» PASSAGE
# # #

Confirming Continuity over an Interval
Why this matters
Imagine you’re planning a cross-country road trip on a brand-new highway system. Some stretches of road, like the ones across the flat plains of Kansas, are perfectly smooth and continuous for hundreds of miles. You can just set your cruise control and go. But other parts, especially in mountainous areas like the Rockies, might have tunnels, bridges, or sections closed for repair.
In calculus, functions are like these highways. Some are continuous everywhere, smooth sailing from negative infinity to positive infinity. Others have specific points where they are "out"—a hole, a jump, or a vertical asymptote you can't cross. Our job is to be the mapmakers, to identify exactly which stretches of the "function highway" are open for travel. We'll learn how to spot the trouble areas and confidently declare the intervals where the path is clear.
Concept overview
flowchart TD
A[Start: Given a function f(x)] --> B{What type of function is it?};
B --> C{Polynomial, exp, sin, cos?};
C --> D[Yes: Continuous on (-inf, inf)];
B --> E{Rational? f(x) = P(x)/Q(x)};
E --> F[Yes: Set denominator Q(x) = 0 and solve];
F --> G[Continuous everywhere EXCEPT at those x-values];
B --> H{Even Root? f(x) = sqrt(stuff)};
H --> I[Yes: Set stuff >= 0 and solve];
I --> J[Continuous on the solution interval];
B --> K{Logarithm? f(x) = ln(stuff)};
K --> L[Yes: Set stuff > 0 and solve];
L --> J;
Core explanation
In the last topic, we looked at continuity with a microscope, examining one single point at a time. Now, we’re zooming out to look at the big picture: entire intervals of a function's graph.
What Does "Continuous on an Interval" Mean?
A function is continuous on an interval if it's continuous at every single point inside that interval.

# # #

» DATA FOR REVIEW

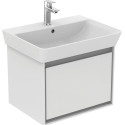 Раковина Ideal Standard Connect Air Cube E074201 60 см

# # #

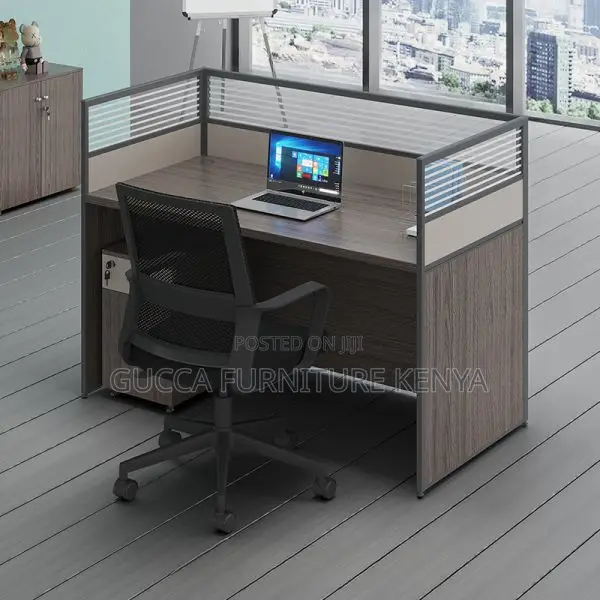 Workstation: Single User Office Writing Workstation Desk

# # #

» TASK INSTRUCTIONS
- 1) Return the part of the continuity lesson starting at "Confirming Continuity over" and ending at "closed for repair.".
- 2) According to the continuity lesson, when is a function continuous on an interval?
The records have nothing to do with what you are asked here.

» SOLUTION LIST
- 1)
Confirming Continuity over an Interval
Why this matters
Imagine you’re planning a cross-country road trip on a brand-new highway system. Some stretches of road, like the ones across the flat plains of Kansas, are perfectly smooth and continuous for hundreds of miles. You can just set your cruise control and go. But other parts, especially in mountainous areas like the Rockies, might have tunnels, bridges, or sections closed for repair.

- 2) When it is continuous at every single point inside that interval.